Norris ran the gamut of human experience in Cold Feet. It's still the role she is most recognised for, although a stint as DCI Carol Jordan in the crime series Wire in the Blood upped her profile again.

She doesn't mind talking about Cold Feet, and she likes it when people talk to her as if she were Karen: "Maybe it's false intimacy - but for me it's quite nice, tragically." She identified with Karen. "We're all getting on with our lives and we're always trying to do the best we can and then suddenly bits explode out of you. That's been my human experience, I suppose. I thought it was very real."

While most of her co-stars have been in various TV vehicles, Friends and commercials, Norris and her on-screen husband David, played by Robert Bathurst, have kept a low profile. Does she think that people found it harder to warm to them? "I think it is a fact that people will always have less sympathy for people who have more." Of celebrity she says, "I find it frightening and overwhelming... I would rather maintain my family bliss and haven."

This bliss consists of her husband, TV executive Simon Wheeler, and their 16-month-old son, Wilf. She was back at work three months after the birth, but would do it differently next time. "My natural instinct screams out to me that I should be with Wilf. And yet I know I would go completely crazy if I didn't work. I feel constantly torn."

Norris has never known anything but performing.
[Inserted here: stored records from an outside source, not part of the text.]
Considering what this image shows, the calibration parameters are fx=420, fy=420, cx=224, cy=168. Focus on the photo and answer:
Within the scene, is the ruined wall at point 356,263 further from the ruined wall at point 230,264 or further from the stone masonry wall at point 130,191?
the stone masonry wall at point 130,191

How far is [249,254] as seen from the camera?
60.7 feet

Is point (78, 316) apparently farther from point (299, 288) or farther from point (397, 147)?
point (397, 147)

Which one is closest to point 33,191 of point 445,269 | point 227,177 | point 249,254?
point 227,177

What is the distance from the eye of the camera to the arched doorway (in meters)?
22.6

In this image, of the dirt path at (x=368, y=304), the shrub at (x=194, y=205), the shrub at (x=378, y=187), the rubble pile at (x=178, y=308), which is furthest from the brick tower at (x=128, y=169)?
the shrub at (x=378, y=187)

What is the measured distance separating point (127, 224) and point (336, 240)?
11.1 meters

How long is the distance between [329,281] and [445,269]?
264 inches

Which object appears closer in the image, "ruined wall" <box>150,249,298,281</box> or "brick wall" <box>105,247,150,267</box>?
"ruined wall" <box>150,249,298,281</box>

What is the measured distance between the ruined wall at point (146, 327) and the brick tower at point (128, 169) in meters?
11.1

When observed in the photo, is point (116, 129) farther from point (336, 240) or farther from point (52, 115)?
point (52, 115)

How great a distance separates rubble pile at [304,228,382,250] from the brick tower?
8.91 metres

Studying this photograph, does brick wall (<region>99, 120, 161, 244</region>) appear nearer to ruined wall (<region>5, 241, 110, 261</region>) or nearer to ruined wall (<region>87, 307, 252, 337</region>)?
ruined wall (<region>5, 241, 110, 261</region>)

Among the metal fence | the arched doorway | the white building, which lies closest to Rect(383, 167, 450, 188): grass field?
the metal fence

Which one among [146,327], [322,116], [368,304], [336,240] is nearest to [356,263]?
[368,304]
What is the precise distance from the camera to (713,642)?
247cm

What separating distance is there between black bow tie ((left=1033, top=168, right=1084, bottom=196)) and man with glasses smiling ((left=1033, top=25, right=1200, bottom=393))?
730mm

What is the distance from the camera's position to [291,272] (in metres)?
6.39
She went to Elmhurst Ballet School aged 11 - "every little girl's dream come true", but also "bizarre, a mixture of the army and a nunnery". Her training stays with her; she is poised and "still walks with her feet turned down". She found ballet too restrictive, so turned to acting and gained a place at Lamda. Her first job was playing Helena in A Midsummer Night's Dream in Colchester and her career since has been "a slow, methodical graft".

Now, she turns down more work than she accepts: "Television, dare I say it, is at a bit of a crisis point. Trying to find good writing is difficult." She has "come to the end of the road" with Wire in the Blood, and has filmed a thriller, The Kindness of Strangers.

When she is not working, she visits her cottage in Dorset and listens to music: "My husband always says I love suicide music, anything that's dirgey." Her religious faith forms "the cornerstone" to her life, although it has "waned in periods". She is 37, but looks forward to being 50: "I'd love to say that I'll grow old gracefully, with serenity and dignity, but when I watch my crow's-feet becoming like the Grand Canyon, I think, 'God, give me some cream!'"

For now, she exudes the Zen-like contentment of someone who has little left to prove. It was not always so: "If I used to go running, I'd have to run five miles a day and ended up having a knee operation. I went through a phase of doing bungee jumps and whitewater rafting." She sums up, in her trademark deadpan, "Now, frankly, I would rather sit down with a nice cup of tea. I've mellowed. Or, I don't know if I've mellowed, I've aged!"